• **COMPITO ASSEGNATO A**
Nel testo sulle scarpe da corsa, quali parti del corpo dovrebbero sostenere tutto il lavoro di ammortizzazione se si corresse con scarpe dure su superfici dure? Elencale tutte.
• **COMPITO ASSEGNATO B**
Prosegui il testo sulle scarpe da corsa Nike a partire dalla sua ultima frase.

• **ESTRATTO DEL TESTO**
++++++++
Il runner medio corre su strada, cemento. Il cemento è un materiale duro, NON ASSORBE ENERGIA, la restituisce e basta.

Se corressimo con scarpe dure su superfici dure tutto il lavoro di ammortizzazione sarebbe a carico di articolazioni, tendini, legamenti, muscoli.

Si conterebbero “morti” a migliaia, quotidianamente. Direttamente proporzionali ai km fatti.


Da qui ecco la vera sfida di NIKE: trovare una gomma che funzioni da “dispersore” senza… disperdere troppo.


Un po’ il lavoro che fa il materiale della pista di atletica: disperdere quel tot di energia che permetta agli atleti di correrci con calzature rigide e dure, che aiutino la propulsione, limitando al massimo la possibilità di infortunio.


Ecco allora lo ZOOM X per la Vaporfly, il materiale delle meraviglie: grande ammortizzazione e 80% di ritorno di energia sul tallone, circa il 77% sull’avampiede.

ZOOM più economico per la Fly, fatto di materiale un filo più proletario, più precisamente di 100 euro più proletario. Resa leggermente inferiore (ci dicono così, ma siamo certi che per la velocità che abbiamo la resa sia inferiore?!).


TRE CENTIMETRI E MEZZO di materiale sul tallone, DUE E ROTTI SULL’AVAMPIEDE… tanto per essere sicuri del suo lavoro.


A questo aggiungeteci la placca di carbonio inserita nella suola della Vaporfly e quello della placca di nylon infuso in carbonio (sempre più proletario) nella suola della Zoom Fly. Ulteriore spinta.
++++++++
[Domande su scene in immagini]
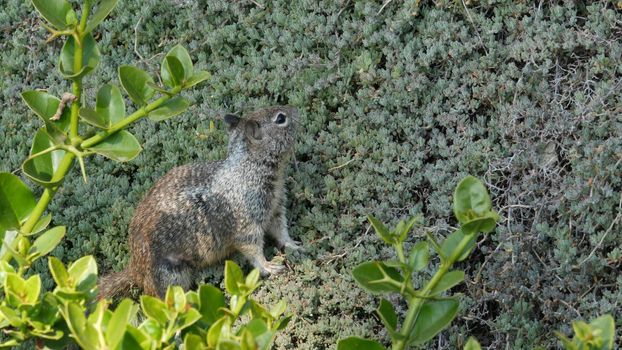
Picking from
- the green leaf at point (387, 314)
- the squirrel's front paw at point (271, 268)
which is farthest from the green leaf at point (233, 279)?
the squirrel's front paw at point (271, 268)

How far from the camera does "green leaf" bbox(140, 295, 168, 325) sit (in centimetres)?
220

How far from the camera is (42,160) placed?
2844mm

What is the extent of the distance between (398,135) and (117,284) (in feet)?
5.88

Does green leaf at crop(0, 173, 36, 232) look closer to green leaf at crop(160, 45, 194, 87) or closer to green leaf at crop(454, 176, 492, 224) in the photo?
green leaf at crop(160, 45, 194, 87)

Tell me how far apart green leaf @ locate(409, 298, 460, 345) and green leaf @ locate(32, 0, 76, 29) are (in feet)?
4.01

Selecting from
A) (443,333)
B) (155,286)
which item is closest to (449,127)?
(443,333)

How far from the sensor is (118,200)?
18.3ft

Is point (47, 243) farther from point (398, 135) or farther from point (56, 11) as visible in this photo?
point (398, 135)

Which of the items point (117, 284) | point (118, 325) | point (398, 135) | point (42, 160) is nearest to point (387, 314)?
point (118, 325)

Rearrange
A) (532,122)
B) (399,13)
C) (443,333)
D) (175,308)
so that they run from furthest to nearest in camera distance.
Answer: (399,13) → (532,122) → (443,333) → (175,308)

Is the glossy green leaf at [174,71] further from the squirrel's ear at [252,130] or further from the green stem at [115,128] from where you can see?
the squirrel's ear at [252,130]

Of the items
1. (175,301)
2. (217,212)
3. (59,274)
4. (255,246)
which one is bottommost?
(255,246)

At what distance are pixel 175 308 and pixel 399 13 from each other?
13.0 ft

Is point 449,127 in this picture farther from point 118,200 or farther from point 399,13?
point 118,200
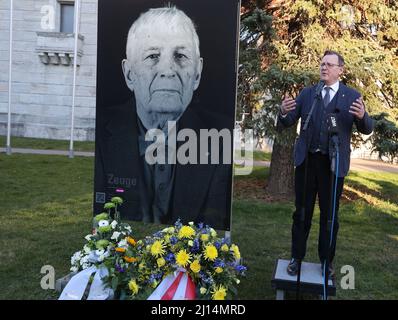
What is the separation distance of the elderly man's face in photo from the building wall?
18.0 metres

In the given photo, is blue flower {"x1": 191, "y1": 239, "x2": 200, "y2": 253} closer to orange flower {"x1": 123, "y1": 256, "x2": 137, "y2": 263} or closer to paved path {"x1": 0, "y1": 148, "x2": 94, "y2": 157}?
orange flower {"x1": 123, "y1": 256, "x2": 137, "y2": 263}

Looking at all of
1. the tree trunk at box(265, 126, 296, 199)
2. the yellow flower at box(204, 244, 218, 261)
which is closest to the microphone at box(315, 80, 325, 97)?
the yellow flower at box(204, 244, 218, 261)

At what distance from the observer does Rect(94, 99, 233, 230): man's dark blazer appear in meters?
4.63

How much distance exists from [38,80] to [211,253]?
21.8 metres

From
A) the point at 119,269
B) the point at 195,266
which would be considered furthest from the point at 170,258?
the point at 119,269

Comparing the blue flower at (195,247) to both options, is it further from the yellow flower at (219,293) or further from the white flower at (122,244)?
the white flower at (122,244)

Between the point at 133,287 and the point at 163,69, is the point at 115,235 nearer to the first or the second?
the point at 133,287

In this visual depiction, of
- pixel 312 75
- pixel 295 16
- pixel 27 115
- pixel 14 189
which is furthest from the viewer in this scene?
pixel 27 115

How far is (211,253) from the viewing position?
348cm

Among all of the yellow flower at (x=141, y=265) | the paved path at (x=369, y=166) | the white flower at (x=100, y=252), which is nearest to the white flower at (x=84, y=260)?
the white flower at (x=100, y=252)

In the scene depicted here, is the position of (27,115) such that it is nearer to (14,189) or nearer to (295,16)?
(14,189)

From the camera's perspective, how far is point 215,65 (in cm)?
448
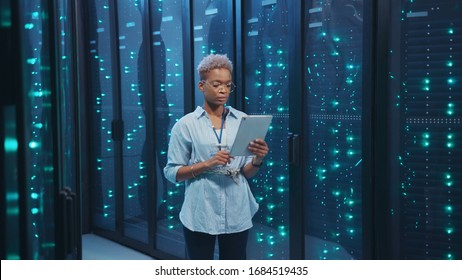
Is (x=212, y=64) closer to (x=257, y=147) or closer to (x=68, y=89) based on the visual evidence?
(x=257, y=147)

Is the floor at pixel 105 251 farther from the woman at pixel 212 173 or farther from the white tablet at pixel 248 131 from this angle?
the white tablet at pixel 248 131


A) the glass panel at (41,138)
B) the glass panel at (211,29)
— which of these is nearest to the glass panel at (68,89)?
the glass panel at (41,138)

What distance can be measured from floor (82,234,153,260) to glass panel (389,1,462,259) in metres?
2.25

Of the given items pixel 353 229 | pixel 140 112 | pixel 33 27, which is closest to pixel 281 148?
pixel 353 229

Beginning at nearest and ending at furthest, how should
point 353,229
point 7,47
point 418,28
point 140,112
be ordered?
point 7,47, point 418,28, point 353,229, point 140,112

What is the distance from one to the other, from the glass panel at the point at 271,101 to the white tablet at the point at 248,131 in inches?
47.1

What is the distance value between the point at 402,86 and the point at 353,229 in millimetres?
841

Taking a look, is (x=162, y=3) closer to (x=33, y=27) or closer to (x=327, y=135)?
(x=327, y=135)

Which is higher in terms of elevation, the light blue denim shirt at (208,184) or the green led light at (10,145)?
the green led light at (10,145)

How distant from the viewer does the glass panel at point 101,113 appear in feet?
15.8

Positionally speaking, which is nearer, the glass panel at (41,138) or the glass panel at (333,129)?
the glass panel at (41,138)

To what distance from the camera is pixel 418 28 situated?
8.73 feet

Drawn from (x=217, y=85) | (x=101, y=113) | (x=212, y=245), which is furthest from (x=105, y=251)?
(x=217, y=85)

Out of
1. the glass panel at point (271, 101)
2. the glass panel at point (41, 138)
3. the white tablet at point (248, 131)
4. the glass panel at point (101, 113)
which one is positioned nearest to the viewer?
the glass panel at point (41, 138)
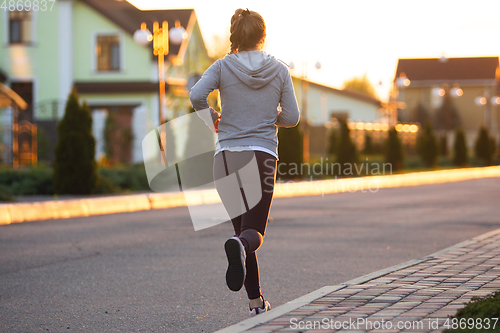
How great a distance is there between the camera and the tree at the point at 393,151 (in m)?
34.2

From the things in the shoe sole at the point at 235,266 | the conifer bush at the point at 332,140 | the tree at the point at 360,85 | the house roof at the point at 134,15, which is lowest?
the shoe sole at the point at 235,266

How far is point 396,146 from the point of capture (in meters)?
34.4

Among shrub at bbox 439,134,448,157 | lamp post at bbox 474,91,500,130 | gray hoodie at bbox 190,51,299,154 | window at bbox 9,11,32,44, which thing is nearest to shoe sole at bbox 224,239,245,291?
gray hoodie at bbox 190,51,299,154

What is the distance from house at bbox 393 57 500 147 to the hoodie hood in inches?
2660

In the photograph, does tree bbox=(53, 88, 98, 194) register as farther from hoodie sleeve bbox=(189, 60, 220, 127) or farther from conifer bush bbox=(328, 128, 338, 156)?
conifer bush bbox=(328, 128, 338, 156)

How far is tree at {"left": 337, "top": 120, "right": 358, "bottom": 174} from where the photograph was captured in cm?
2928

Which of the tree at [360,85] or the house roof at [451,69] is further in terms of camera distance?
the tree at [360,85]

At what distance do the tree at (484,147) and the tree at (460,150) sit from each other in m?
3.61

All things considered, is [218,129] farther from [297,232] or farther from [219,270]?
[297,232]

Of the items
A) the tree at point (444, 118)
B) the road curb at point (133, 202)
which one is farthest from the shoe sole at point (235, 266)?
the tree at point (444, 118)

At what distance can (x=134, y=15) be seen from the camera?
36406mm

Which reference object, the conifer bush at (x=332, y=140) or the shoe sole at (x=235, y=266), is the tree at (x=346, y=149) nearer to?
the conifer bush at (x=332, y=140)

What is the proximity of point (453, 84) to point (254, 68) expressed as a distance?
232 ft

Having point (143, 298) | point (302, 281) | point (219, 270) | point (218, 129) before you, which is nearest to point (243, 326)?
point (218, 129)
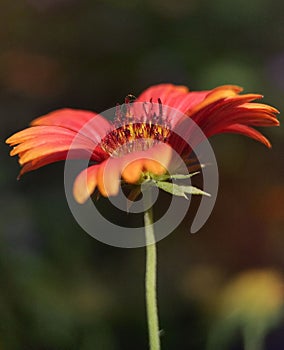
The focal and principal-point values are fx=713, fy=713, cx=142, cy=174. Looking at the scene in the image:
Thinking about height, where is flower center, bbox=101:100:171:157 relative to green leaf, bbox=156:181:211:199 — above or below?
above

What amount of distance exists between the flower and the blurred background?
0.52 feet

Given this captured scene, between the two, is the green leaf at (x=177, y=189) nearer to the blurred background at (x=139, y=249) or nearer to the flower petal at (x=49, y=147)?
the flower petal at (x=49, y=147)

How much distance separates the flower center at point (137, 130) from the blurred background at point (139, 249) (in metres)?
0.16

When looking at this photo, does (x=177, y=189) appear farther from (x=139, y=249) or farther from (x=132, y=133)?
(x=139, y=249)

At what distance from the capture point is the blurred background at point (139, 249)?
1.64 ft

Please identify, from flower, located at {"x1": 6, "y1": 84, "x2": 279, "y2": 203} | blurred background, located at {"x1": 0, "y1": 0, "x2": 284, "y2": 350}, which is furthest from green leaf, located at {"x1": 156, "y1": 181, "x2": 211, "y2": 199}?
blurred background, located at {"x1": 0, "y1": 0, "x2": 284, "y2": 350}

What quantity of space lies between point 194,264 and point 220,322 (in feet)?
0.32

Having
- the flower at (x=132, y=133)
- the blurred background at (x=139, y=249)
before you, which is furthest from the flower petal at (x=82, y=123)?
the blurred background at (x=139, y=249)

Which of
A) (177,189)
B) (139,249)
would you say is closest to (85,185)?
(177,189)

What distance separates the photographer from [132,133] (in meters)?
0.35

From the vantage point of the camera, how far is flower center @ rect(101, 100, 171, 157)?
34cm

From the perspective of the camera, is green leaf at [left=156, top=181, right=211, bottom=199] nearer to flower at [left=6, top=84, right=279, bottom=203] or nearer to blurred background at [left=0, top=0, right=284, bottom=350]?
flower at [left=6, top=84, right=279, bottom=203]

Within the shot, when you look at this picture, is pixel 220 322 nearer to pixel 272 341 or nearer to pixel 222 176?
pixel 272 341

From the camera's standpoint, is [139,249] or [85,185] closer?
++++++++
• **RISPOSTA A**
Articolazioni, tendini, legamenti, muscoli.

• **RISPOSTA B**
Insomma: FORMA, SPESSORE, AMMORTIZZAZIONE e RESA ENERGETICA.

BINGO.

Ma a quanto bisogna andare forte per “attivare” questo ben d’iddio e per sentirne realmente i benefici?


I FATTI

Sarete d’accordo con me che Eliud Kipchoge e gli atleti Nike usati per i test con queste calzature vivrebbero benone anche senza tutta questa tecnologia ai piedi.

Vogliamo dire che correrebbero comunque forte anche con le scarpe del dopolavoro?

E diciamolo.

Non solo: io quel giorno del Breaking 2 avrei voluto dare un paio di scarpe normali a Eliud.

Così, giusto per vedere quanto realmente gli hanno fatto guadagnare quelle che aveva ai piedi. 

Nike afferma che la VAPORFLY, nel suo insieme, permette un risparmio nell’economia di corsa FINO AL 4%. Quindi a parità di velocità si potrebbe essere FINO AD UN 4% più economici nei consumi.


Nike Vaporfly 4%

Questo vale per i test fatti sugli atleti NIKE: runner da 3’ ai 3’20” al km in maratona.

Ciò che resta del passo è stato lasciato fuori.